Identify the line that contains "When comparing the" in the material. Output it and every line after it, unchanged, through the end.

## Some records
┄┄┄┄┄┄

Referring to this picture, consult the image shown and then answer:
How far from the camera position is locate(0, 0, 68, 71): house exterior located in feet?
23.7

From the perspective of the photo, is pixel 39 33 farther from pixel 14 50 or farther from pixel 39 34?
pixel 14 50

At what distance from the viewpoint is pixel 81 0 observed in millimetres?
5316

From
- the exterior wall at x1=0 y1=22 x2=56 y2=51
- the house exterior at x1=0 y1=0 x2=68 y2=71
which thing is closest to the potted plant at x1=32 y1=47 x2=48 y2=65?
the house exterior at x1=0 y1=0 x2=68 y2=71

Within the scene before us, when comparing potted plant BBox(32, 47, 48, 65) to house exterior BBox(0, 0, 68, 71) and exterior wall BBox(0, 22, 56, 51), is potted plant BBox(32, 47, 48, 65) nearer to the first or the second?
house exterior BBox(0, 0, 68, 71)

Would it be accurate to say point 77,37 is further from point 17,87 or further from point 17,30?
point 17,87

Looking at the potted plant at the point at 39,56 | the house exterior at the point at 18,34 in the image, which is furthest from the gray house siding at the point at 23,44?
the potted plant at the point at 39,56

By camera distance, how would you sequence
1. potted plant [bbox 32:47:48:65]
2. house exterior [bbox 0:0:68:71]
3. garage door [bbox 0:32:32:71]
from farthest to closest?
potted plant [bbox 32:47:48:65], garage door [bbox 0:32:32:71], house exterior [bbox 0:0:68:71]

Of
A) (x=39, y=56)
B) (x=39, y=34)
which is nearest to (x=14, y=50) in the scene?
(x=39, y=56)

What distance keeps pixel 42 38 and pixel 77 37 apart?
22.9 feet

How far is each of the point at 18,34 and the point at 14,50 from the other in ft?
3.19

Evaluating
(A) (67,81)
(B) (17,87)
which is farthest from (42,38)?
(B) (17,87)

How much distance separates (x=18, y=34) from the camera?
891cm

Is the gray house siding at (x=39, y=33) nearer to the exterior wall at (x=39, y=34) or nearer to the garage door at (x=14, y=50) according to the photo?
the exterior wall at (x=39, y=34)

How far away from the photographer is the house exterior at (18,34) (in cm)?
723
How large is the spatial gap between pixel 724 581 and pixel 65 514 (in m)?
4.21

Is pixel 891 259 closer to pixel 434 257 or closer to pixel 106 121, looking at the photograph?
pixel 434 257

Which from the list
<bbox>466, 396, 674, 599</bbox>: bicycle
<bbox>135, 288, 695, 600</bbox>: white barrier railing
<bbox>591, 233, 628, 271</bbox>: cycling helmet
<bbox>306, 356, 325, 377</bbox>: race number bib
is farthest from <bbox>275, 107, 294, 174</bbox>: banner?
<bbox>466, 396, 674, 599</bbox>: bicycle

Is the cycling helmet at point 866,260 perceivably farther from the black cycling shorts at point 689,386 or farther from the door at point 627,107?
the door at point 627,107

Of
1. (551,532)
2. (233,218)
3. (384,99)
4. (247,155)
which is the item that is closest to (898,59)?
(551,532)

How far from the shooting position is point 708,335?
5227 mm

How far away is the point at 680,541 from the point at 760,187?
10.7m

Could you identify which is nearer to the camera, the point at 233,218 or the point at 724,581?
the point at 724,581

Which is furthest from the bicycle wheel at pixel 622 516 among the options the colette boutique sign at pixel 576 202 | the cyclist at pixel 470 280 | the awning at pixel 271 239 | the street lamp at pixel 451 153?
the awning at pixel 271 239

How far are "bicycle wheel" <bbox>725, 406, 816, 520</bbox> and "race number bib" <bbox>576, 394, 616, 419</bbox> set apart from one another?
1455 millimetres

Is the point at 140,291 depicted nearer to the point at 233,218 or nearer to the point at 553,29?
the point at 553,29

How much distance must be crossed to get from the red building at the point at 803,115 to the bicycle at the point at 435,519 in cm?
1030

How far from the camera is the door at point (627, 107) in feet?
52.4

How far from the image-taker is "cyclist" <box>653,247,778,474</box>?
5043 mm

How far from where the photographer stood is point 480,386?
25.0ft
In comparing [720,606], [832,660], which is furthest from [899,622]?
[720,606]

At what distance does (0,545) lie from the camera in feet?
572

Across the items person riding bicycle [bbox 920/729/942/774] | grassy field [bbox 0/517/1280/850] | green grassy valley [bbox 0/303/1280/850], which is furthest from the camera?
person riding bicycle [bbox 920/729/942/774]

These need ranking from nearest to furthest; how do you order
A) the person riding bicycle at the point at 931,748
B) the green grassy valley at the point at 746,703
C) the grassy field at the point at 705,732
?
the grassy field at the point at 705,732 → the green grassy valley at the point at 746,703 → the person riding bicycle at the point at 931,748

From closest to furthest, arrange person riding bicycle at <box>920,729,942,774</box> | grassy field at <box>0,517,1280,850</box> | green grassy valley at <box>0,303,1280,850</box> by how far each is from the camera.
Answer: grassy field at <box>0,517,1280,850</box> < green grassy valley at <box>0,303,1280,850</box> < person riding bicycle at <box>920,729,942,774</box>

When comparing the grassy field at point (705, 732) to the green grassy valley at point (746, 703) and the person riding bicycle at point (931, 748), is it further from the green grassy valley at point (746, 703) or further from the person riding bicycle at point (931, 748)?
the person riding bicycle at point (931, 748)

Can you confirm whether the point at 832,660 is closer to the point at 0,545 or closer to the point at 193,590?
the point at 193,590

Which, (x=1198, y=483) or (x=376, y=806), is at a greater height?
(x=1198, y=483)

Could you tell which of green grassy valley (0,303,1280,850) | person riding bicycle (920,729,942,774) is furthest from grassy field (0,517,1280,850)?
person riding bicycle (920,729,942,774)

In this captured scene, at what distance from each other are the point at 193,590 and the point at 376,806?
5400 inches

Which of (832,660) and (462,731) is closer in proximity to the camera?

┄┄┄┄┄┄

## The answer
When comparing the grassy field at point (705, 732) to the green grassy valley at point (746, 703) and the person riding bicycle at point (931, 748), is it further from the green grassy valley at point (746, 703) or further from the person riding bicycle at point (931, 748)?
the person riding bicycle at point (931, 748)

Can you confirm whether the point at 832,660 is closer to the point at 0,545 or closer to the point at 193,590?
the point at 193,590

Which, (x=1198, y=483) or (x=376, y=806), is at a greater height?
(x=1198, y=483)

Could you tell which of green grassy valley (0,303,1280,850) | person riding bicycle (920,729,942,774) is furthest from grassy field (0,517,1280,850)?
person riding bicycle (920,729,942,774)

In this captured scene, at what distance from each other are the point at 193,590 and the point at 376,806?
5400 inches

Which of (832,660) and (462,731) is closer in proximity to the camera?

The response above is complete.